Work task >> Set down every entry below exactly as it stands.

Dataset entries
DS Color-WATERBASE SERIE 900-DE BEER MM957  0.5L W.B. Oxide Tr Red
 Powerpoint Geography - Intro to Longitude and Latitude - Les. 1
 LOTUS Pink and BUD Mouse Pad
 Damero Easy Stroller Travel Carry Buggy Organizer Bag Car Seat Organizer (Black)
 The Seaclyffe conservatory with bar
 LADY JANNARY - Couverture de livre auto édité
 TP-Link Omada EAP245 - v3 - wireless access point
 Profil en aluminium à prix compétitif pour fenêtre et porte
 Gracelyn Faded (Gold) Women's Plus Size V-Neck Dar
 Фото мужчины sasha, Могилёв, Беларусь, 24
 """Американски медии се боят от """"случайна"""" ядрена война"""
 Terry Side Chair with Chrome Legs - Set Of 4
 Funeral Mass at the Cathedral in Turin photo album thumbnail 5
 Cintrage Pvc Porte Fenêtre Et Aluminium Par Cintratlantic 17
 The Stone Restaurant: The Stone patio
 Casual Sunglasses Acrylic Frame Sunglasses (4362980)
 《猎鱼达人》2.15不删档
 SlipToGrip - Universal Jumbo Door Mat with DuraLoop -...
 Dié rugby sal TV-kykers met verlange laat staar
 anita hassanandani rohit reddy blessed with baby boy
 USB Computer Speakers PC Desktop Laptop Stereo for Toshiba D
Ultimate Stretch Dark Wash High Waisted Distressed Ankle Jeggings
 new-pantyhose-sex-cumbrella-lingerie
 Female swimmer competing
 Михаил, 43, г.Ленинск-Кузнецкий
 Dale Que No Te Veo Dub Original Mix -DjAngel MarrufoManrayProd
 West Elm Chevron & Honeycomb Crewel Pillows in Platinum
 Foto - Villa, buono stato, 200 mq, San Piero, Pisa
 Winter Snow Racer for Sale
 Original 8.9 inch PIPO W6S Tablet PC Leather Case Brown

Solved exercise >>
DS Color-WATERBASE SERIE 900-DE BEER MM957  0.5L W.B. Oxide Tr Red
 Powerpoint Geography - Intro to Longitude and Latitude - Les. 1
 LOTUS Pink and BUD Mouse Pad
 Damero Easy Stroller Travel Carry Buggy Organizer Bag Car Seat Organizer (Black)
 The Seaclyffe conservatory with bar
 LADY JANNARY - Couverture de livre auto édité
 TP-Link Omada EAP245 - v3 - wireless access point
 Profil en aluminium à prix compétitif pour fenêtre et porte
 Gracelyn Faded (Gold) Women's Plus Size V-Neck Dar
 Фото мужчины sasha, Могилёв, Беларусь, 24
 """Американски медии се боят от """"случайна"""" ядрена война"""
 Terry Side Chair with Chrome Legs - Set Of 4
 Funeral Mass at the Cathedral in Turin photo album thumbnail 5
 Cintrage Pvc Porte Fenêtre Et Aluminium Par Cintratlantic 17
 The Stone Restaurant: The Stone patio
 Casual Sunglasses Acrylic Frame Sunglasses (4362980)
 《猎鱼达人》2.15不删档
 SlipToGrip - Universal Jumbo Door Mat with DuraLoop -...
 Dié rugby sal TV-kykers met verlange laat staar
 anita hassanandani rohit reddy blessed with baby boy
 USB Computer Speakers PC Desktop Laptop Stereo for Toshiba D
Ultimate Stretch Dark Wash High Waisted Distressed Ankle Jeggings
 new-pantyhose-sex-cumbrella-lingerie
 Female swimmer competing
 Михаил, 43, г.Ленинск-Кузнецкий
 Dale Que No Te Veo Dub Original Mix -DjAngel MarrufoManrayProd
 West Elm Chevron & Honeycomb Crewel Pillows in Platinum
 Foto - Villa, buono stato, 200 mq, San Piero, Pisa
 Winter Snow Racer for Sale
 Original 8.9 inch PIPO W6S Tablet PC Leather Case Brown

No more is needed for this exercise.